TEXT:
_ _ _ _
7 out of every 10 Americans are currently on at least one prescription drug, according to researchers from Mayo Clinic. And out of those that are on at least one — more than half take two, and 1 out of every 5 takes five or more. Something worth noting — the drugs most-commonly prescribed are antidepressants, painkilling opioids, and antibiotics, according to the new research.
The research was done to give insight into prescribing practices. “Often when people talk about health conditions they’re talking about chronic conditions such as heart disease or diabetes,” says study author Jennifer St. Sauver, Ph.D., a member of the Mayo Clinic Population Health Program in the Mayo Clinic Center for the Science of Health Care Delivery. “However, the second most common prescription was for antidepressants — that suggests mental health is a huge issue and is something we should focus on. And the third most common drugs were opioids, which is a bit concerning considering their addicting nature.”
“17% percent of those studied were prescribed antibiotics, 13% were taking antidepressants and 13% were on opioids. Drugs to control high blood pressure came in fourth (11%) and vaccines were fifth (11%). Drugs were prescribed to both men and women across all age groups, except high blood pressure drugs, which were seldom used before age 30.”
“Overall, women and older adults receive more prescriptions. Vaccines, antibiotics and anti-asthma drugs are most commonly prescribed in people younger than 19. Antidepressants and opioids are most common among young and middle-aged adults. Cardiovascular drugs are most commonly prescribed in older adults. Women receive more prescriptions than men across several drug groups, especially antidepressants: Nearly 1 in 4 women ages 50-64 are on an antidepressant.”
“Prescription drug use has increased steadily in the U.S. for the past decade. The percentage of people who took at least one prescription drug in the past month increased from 44% in 1999-2000 to 48% in 2007-08. Spending on prescription drugs reached $250 billion in 2009 the year studied, and accounted for 12% of total personal health care expenditures. Drug-related spending is expected to continue to grow in the coming years, the researchers say.”
“For several drug groups, use increases with advancing age.”
The numbers involved certainly make you question how necessary many of these prescriptions are… While you could perhaps argue that painkillers and antidepressants only affect the individual involved (and perhaps their family/friends) and are therefore not harming anyone else — you certainly can’t make that argument with antibiotics.
The overprescribing of antibiotics is largely responsible for the emergence and spread of antibiotic resistant microbes. Several types of which are now very-nearly resistant to every antibiotic that we have, and many of these are quite dangerous — MRSA, tuberculosis, gonorrhea, syphilis, streptococcus, etc.
The new research was just published online in the journal Mayo Clinic Proceedings.
_ _ _ _
INSTRUCTIONS:
a - According to the article on prescription drug use, in which journal was the new research published?
b - Copy word for word the stretch of the article on prescription drug use from "The numbers involved" through "syphilis, streptococcus, etc.".
_ _ _ _
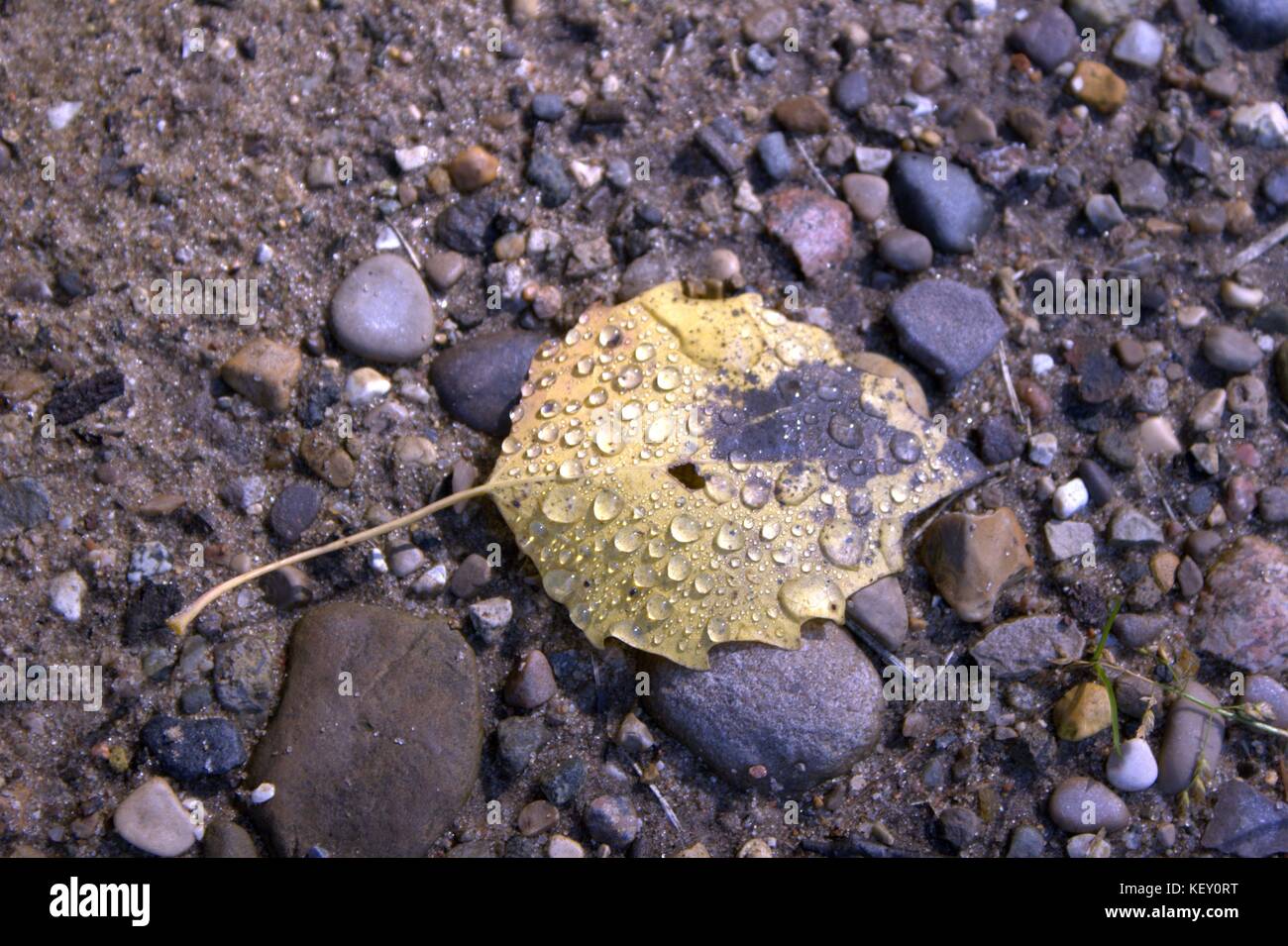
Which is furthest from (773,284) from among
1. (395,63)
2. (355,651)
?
(355,651)

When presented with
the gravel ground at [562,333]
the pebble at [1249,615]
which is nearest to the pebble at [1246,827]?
the gravel ground at [562,333]

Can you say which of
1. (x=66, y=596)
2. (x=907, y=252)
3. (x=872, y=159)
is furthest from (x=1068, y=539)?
(x=66, y=596)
_ _ _ _
TASK-BY-TASK ANSWERS:
a - Mayo Clinic Proceedings

b -
The numbers involved certainly make you question how necessary many of these prescriptions are… While you could perhaps argue that painkillers and antidepressants only affect the individual involved (and perhaps their family/friends) and are therefore not harming anyone else — you certainly can’t make that argument with antibiotics.
The overprescribing of antibiotics is largely responsible for the emergence and spread of antibiotic resistant microbes. Several types of which are now very-nearly resistant to every antibiotic that we have, and many of these are quite dangerous — MRSA, tuberculosis, gonorrhea, syphilis, streptococcus, etc.